Transformer ses hauts fonctionnaires en pitres, amuseurs de cirques pour les faire jouer le rôle clownesque de censeurs sélectifs et ciblés du jeu électoral, ce Sénégal-là, celui d’octobre 2023, de Macky Sall, est méconnaissable.
Un agent judiciaire de l’État rattaché administrativement au ministère des finances et du budget, « obligé » de s’impliquer dans un contentieux électoral concernant une seule personne, sans retombées pécuniaires pour l’État dont il est censé défendre les intérêts.
Un directeur général des élections qui use de
cachoteries pour ne pas rencontrer le mandataire d’un candidat rétabli dans ses droits d’être électeur et éligible par une décision de justice pour lui remettre ses fiches de parrainages.
Des juges de la Cour Suprême sommés d’enrôler expressément un dossier de diffamation
porté en cassation il y a seulement quelques mois alors que d’autres qui l’ont précédé depuis des années attendent encore dans les tiroirs poussiéreux de la juridiction suprême.
Dites-moi, quel est ce seul pays au monde où une condamnation minimale à des peines de
prison en sursis ou d’amande pour un simple délit de diffamation pourrait invalider définitivement la candidature à l’élection présidentielle du leader de l’opposition?
Ce pays est méconnaissable dans l’expression protéiforme de sa singulière trajectoire revancharde
revêtue des oripeaux officiels de l’État pourtant réceptacle mythique du désir collectif de vivre ensemble dans une même nation, exprimé par un seul peuple, poursuivant le même but!
Tout cela du seul fait du Prince qui, incapable d’entrer pendant 12 ans dans les habits sacrés du chef de l’État, de saisir le sens de l’histoire, piétine l’élégance, la bonne mesure, la hauteur, le sens du dépassement, l’adversité strictement républicaine, préférant
descendre dans les profondeurs abyssales de ce piètre combat de belluaires et autres mirmillons.
La peur obsessionnelle et quasi irrationnelle de Ousmane Sonko n’a pas de limites.
Dans cette chute de la moralité et le dépérissement progressif de l’humain au pouvoir, l’on confond tout.

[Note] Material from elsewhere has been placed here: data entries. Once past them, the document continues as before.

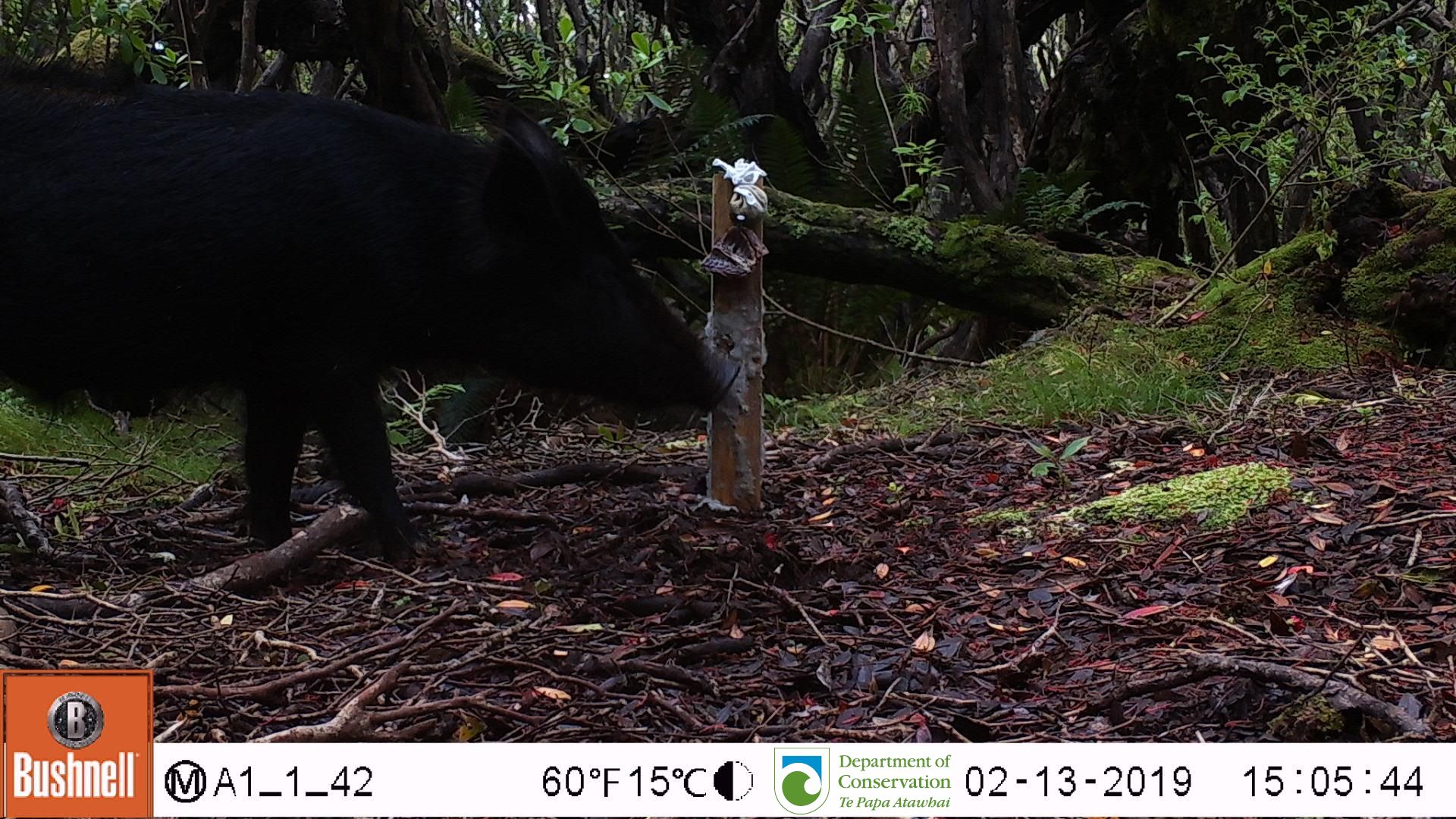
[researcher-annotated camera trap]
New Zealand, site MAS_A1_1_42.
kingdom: Animalia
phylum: Chordata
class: Mammalia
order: Artiodactyla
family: Suidae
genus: Sus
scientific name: Sus scrofa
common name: pig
Pig (Sus scrofa).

Mais le plus pénible est la perversion du droit soumis aux contorsions du politique, voguant au gré des humeurs d’un chef finissant mais soucieux de
son héritage lourd de contentieux aux multiples dimensions (meurtres, tortures, prisonniers politiques, détournements de fonds publics, règlements de comptes, justice à deux vitesses, recrutements d’insulteurs publics promus à des postes nominatifs ou électifs, privatisation de la sécurité nationale, instrumentalisation de la justice, politisation outrancière de l’administration électorale, etc.) impliquant des proches qu’on ne voudrait jamais voir subir le sort que l’on fait vivre pourtant aux autres au nom de l’arbitraire d’État.
Mais tant que vous y êtes avec Ousmane Sonko, puisque que vous ne voulez plus le voir
ni électeur, ni éligible, ni même justiciable, pourquoi ne pas demander si promptement et si clairement à des « juges sur commande » de prononcer de façon définitive la déchéance de sa nationalité sénégalaise? Pénible de vivre ces moments et de ne pouvoir rien faire, sinon d’écrire pour exprimer le dégoût de voir ce pays qu’on aime si profondément prendre le sens inverse de l’histoire, celui de la douloureuse régression démocratique.